▶ **INSTRUCCIONES A SEGUIR**:
Convierta en una tabla Markdown, con las columnas «Fila» (número de fila) y «Contenido» (la línea correspondiente), las líneas de los registros que comienzan en la que contiene "Looking carefully at" y llegan hasta el final de los registros, ambos extremos incluidos. Omita las líneas en blanco.

▶ **MATERIAL DEL EJERCICIO**:

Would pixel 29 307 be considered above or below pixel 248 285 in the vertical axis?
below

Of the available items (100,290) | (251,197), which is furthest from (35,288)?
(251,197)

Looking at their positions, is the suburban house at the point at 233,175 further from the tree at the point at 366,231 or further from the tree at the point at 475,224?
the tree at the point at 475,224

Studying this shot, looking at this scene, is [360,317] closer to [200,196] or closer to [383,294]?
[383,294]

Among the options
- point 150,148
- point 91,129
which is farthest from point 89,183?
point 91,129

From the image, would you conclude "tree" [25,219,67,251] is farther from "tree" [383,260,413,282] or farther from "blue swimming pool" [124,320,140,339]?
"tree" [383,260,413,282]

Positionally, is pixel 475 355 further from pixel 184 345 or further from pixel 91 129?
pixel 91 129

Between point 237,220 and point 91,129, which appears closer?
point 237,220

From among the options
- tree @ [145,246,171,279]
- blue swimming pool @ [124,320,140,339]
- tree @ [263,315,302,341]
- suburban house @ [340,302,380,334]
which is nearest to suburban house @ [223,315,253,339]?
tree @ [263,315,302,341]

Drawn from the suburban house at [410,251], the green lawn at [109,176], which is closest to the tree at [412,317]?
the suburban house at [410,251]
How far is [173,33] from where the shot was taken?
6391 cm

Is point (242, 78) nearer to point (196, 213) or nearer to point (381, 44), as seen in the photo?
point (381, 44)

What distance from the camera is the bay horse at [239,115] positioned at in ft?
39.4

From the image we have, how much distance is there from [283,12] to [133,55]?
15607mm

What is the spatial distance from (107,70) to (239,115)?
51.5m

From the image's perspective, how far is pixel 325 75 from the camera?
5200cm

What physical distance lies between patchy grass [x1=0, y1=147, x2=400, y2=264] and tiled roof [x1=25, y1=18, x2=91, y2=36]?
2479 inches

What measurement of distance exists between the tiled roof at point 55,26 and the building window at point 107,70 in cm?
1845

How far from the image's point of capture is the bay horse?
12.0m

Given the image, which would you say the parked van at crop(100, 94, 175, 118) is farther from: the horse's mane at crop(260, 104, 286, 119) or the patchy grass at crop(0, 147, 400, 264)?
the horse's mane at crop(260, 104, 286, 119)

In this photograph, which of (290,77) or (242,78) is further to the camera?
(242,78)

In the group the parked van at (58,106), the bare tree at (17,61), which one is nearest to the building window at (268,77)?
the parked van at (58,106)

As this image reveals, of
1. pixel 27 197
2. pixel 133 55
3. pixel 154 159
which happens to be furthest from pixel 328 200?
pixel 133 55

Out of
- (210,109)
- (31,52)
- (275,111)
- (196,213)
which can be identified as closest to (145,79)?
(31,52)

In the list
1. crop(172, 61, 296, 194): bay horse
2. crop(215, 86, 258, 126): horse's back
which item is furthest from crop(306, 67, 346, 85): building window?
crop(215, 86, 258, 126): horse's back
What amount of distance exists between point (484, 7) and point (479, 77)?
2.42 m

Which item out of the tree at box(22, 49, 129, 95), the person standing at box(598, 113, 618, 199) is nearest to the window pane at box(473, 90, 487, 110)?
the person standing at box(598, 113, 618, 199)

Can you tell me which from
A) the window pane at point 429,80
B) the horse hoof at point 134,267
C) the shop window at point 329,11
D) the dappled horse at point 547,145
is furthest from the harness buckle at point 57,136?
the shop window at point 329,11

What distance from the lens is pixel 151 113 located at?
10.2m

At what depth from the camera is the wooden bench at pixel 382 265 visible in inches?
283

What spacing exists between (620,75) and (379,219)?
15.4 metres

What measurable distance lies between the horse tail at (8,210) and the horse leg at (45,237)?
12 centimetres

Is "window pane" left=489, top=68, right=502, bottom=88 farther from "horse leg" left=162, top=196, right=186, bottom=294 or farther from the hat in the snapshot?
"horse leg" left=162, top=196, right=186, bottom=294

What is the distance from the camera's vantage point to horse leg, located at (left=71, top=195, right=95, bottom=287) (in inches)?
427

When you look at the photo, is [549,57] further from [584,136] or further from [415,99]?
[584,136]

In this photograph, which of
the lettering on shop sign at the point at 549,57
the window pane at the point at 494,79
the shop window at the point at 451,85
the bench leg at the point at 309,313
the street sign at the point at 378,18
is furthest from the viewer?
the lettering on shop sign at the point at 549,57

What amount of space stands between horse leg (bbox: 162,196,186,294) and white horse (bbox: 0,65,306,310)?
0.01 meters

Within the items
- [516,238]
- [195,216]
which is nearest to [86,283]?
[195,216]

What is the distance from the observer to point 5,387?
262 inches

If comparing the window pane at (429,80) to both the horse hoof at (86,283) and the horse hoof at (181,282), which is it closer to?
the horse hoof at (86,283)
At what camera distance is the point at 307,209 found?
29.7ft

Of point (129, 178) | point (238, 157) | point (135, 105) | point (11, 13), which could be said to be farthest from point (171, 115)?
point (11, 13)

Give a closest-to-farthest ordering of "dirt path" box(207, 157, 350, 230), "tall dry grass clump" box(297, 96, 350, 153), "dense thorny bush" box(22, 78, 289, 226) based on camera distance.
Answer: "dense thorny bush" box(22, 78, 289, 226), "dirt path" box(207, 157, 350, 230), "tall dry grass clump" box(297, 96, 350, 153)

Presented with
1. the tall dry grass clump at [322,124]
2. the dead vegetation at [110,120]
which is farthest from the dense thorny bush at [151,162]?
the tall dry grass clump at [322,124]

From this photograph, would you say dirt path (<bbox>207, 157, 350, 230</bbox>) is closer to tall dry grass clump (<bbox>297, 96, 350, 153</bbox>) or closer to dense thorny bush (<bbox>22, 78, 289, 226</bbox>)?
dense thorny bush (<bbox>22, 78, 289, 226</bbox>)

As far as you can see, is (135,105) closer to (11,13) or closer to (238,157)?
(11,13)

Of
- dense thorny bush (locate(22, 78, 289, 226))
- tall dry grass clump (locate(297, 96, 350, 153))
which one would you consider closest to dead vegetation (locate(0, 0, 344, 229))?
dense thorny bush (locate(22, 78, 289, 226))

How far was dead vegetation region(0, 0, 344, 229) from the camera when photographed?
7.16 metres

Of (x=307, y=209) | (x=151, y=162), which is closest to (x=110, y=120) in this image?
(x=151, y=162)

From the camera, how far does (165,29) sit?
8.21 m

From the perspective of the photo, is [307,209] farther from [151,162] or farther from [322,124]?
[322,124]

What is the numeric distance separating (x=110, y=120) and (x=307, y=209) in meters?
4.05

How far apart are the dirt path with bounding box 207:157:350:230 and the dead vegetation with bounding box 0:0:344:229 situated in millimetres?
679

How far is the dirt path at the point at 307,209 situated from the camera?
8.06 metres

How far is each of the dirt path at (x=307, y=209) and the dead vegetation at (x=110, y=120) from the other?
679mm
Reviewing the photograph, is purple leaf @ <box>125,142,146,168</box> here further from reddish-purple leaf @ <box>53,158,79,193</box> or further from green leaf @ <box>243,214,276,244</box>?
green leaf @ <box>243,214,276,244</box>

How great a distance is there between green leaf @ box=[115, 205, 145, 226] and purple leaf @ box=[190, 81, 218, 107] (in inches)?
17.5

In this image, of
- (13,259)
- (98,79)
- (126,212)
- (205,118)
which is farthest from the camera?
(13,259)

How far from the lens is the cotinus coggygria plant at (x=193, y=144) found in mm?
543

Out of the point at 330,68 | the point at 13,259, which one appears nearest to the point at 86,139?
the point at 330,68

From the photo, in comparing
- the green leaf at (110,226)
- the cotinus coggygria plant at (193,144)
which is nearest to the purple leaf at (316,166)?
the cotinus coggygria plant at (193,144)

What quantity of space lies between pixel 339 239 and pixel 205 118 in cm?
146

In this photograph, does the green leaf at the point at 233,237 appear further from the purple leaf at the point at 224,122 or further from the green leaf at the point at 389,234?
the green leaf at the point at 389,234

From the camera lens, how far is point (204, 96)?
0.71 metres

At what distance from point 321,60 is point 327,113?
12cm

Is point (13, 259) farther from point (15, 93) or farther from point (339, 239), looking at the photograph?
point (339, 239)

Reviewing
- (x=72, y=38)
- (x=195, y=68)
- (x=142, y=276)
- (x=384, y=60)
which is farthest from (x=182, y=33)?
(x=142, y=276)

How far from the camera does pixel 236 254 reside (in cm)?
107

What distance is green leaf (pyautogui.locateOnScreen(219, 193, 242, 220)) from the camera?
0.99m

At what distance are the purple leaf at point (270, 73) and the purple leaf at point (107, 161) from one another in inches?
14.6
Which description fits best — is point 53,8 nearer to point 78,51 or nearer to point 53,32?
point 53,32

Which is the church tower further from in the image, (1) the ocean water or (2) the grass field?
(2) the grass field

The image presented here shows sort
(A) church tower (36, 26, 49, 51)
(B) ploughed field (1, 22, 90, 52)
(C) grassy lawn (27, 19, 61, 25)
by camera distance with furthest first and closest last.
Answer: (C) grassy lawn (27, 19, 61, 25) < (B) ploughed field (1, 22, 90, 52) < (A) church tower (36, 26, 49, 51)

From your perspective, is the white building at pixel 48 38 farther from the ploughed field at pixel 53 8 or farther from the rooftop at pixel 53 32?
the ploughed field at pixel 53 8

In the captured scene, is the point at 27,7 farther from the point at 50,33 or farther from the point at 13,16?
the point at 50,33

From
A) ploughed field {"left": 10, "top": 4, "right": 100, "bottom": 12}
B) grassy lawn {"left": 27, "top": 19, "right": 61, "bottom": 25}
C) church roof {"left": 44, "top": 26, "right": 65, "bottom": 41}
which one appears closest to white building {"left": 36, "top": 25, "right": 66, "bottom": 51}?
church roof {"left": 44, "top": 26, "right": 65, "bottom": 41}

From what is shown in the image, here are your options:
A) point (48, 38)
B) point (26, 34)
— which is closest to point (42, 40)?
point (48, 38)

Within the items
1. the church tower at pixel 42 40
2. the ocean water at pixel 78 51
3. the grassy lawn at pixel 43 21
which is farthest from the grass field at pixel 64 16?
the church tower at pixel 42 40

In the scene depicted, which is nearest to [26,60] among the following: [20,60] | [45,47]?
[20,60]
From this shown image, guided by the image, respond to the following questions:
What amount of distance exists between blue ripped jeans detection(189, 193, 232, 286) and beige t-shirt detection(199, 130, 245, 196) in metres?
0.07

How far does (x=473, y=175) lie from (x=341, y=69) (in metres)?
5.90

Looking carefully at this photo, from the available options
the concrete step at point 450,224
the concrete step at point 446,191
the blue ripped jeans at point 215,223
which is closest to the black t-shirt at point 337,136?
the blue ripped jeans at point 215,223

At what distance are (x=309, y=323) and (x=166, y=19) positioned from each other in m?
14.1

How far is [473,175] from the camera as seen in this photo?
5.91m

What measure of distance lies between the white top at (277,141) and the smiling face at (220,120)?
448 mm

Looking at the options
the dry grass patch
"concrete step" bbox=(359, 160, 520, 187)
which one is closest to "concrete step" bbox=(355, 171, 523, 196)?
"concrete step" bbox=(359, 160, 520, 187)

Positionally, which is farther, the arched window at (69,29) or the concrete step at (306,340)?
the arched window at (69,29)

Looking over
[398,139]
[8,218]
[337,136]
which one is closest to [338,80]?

▶ **RESPUESTA ESPERADA**:
| Fila | Contenido |
|---|---|
| 1 | Looking carefully at this photo, from the available options |
| 2 | the concrete step at point 450,224 |
| 3 | the concrete step at point 446,191 |
| 4 | the blue ripped jeans at point 215,223 |
| 5 | which is closest to the black t-shirt at point 337,136? |
| 6 | the blue ripped jeans at point 215,223 |
| 7 | At what distance are (x=309, y=323) and (x=166, y=19) positioned from each other in m? |
| 8 | 14.1 |
| 9 | How far is [473,175] from the camera as seen in this photo? |
| 10 | 5.91m |
| 11 | What measure of distance lies between the white top at (277,141) and the smiling face at (220,120)? |
| 12 | 448 mm |
| 13 | Looking at the options |
| 14 | the dry grass patch |
| 15 | "concrete step" bbox=(359, 160, 520, 187) |
| 16 | which one is closest to "concrete step" bbox=(355, 171, 523, 196)? |
| 17 | "concrete step" bbox=(359, 160, 520, 187) |
| 18 | Positionally, which is farther, the arched window at (69,29) or the concrete step at (306,340)? |
| 19 | the arched window at (69,29) |
| 20 | Looking over |
| 21 | [398,139] |
| 22 | [8,218] |
| 23 | [337,136] |
| 24 | which one is closest to [338,80]? |